Yapacağın İş =>
"In the scene before us, organize" ifadesinin geçtiği satırdan kayıtların sonuna kadar olan satırları yeniden yaz. "organize" yerine "sort" koy, geri kalan her şey aynı kalsın.

Verilen Kayıtlar =>
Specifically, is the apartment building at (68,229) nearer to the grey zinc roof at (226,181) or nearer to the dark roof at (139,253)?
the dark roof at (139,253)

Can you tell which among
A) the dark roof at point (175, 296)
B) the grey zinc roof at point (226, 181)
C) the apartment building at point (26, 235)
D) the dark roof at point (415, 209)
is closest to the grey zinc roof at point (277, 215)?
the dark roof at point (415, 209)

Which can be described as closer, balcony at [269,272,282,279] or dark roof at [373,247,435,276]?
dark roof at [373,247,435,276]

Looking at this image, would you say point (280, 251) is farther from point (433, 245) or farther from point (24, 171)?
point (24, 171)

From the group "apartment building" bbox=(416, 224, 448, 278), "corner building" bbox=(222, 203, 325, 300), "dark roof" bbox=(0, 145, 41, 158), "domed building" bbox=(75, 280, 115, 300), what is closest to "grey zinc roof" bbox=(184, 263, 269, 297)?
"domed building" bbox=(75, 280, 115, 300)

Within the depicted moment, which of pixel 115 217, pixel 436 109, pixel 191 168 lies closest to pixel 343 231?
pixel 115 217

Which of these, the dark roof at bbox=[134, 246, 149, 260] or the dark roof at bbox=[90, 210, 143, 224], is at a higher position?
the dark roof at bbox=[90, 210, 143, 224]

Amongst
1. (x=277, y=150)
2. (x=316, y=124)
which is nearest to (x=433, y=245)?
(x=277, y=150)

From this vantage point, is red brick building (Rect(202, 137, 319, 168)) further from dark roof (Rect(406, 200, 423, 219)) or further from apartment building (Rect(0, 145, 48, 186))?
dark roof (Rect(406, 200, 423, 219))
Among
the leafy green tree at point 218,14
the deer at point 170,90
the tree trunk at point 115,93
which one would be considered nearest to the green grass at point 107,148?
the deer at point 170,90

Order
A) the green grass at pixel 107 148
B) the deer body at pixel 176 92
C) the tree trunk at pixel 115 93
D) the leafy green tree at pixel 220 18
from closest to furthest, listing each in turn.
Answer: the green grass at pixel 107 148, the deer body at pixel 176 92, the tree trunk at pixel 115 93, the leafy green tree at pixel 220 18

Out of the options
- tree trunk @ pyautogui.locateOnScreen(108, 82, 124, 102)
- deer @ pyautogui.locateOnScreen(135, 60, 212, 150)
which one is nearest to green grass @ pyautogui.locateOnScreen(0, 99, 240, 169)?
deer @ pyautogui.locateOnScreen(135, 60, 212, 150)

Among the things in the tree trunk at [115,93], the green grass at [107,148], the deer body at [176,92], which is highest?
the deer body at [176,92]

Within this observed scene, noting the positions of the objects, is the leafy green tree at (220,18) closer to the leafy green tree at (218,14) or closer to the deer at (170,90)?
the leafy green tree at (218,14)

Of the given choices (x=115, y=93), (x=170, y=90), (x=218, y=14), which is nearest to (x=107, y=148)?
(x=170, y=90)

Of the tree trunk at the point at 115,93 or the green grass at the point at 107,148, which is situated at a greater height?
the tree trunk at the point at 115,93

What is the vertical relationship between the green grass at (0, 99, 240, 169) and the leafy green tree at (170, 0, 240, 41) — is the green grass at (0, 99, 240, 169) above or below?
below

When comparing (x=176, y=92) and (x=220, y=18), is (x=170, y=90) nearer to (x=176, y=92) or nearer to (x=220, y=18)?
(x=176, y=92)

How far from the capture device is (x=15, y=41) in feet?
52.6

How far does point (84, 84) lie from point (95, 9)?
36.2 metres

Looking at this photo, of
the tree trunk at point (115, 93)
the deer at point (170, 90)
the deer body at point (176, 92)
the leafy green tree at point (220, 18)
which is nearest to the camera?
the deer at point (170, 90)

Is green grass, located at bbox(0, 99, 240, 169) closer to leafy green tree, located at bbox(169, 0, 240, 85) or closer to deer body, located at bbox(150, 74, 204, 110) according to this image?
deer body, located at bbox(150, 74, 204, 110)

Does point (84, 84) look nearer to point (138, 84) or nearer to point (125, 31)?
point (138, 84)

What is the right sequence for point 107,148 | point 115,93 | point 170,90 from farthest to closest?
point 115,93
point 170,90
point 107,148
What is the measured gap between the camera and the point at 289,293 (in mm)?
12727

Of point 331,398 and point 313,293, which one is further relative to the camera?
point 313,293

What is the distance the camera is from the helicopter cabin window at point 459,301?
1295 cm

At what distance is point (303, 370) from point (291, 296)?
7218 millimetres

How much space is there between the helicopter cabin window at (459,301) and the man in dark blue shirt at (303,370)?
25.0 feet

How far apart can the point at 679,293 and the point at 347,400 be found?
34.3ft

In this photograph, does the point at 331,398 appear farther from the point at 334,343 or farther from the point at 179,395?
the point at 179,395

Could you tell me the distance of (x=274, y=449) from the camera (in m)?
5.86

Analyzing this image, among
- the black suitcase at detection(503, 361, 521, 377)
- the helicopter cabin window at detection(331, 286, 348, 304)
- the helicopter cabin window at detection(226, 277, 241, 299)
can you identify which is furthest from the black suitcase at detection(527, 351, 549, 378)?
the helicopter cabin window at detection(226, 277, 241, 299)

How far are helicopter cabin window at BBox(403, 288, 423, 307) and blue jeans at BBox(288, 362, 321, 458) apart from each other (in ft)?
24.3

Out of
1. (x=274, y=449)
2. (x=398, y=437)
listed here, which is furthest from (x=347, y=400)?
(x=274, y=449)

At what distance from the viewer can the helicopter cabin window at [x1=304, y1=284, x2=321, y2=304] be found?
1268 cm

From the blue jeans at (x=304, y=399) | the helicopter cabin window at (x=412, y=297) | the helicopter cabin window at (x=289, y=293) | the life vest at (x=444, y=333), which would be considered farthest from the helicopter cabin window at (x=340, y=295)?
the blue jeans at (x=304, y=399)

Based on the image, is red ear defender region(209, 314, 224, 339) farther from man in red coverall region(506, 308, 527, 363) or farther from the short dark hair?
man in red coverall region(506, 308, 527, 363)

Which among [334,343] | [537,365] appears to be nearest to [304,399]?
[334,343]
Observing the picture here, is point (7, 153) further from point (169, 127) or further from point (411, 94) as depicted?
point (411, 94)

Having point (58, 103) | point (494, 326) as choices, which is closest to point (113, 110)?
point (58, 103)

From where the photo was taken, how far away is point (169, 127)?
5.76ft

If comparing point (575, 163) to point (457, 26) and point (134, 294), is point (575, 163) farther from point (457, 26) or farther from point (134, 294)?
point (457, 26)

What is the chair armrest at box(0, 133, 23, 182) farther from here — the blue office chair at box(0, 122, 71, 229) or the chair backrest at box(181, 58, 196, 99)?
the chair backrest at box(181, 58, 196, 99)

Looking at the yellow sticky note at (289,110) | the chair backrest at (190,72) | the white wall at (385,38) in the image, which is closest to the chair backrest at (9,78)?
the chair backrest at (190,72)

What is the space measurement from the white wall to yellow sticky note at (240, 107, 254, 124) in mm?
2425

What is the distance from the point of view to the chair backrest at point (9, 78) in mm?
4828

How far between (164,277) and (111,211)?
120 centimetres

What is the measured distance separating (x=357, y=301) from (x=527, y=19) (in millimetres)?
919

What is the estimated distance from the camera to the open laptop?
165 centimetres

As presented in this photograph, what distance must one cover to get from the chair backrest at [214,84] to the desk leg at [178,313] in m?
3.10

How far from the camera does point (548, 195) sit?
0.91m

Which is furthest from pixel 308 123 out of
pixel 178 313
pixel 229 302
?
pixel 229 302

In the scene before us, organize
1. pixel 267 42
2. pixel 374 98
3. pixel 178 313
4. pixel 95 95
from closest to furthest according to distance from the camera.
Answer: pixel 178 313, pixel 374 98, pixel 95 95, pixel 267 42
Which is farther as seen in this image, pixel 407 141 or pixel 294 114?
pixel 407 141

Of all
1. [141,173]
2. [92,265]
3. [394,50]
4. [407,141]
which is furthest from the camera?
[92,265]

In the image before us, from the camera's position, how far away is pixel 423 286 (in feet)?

Görev Sonucu =>
In the scene before us, sort
1. pixel 267 42
2. pixel 374 98
3. pixel 178 313
4. pixel 95 95
from closest to furthest according to distance from the camera.
Answer: pixel 178 313, pixel 374 98, pixel 95 95, pixel 267 42
Which is farther as seen in this image, pixel 407 141 or pixel 294 114?
pixel 407 141

Of all
1. [141,173]
2. [92,265]
3. [394,50]
4. [407,141]
which is furthest from the camera?
[92,265]

In the image before us, from the camera's position, how far away is pixel 423 286 (in feet)?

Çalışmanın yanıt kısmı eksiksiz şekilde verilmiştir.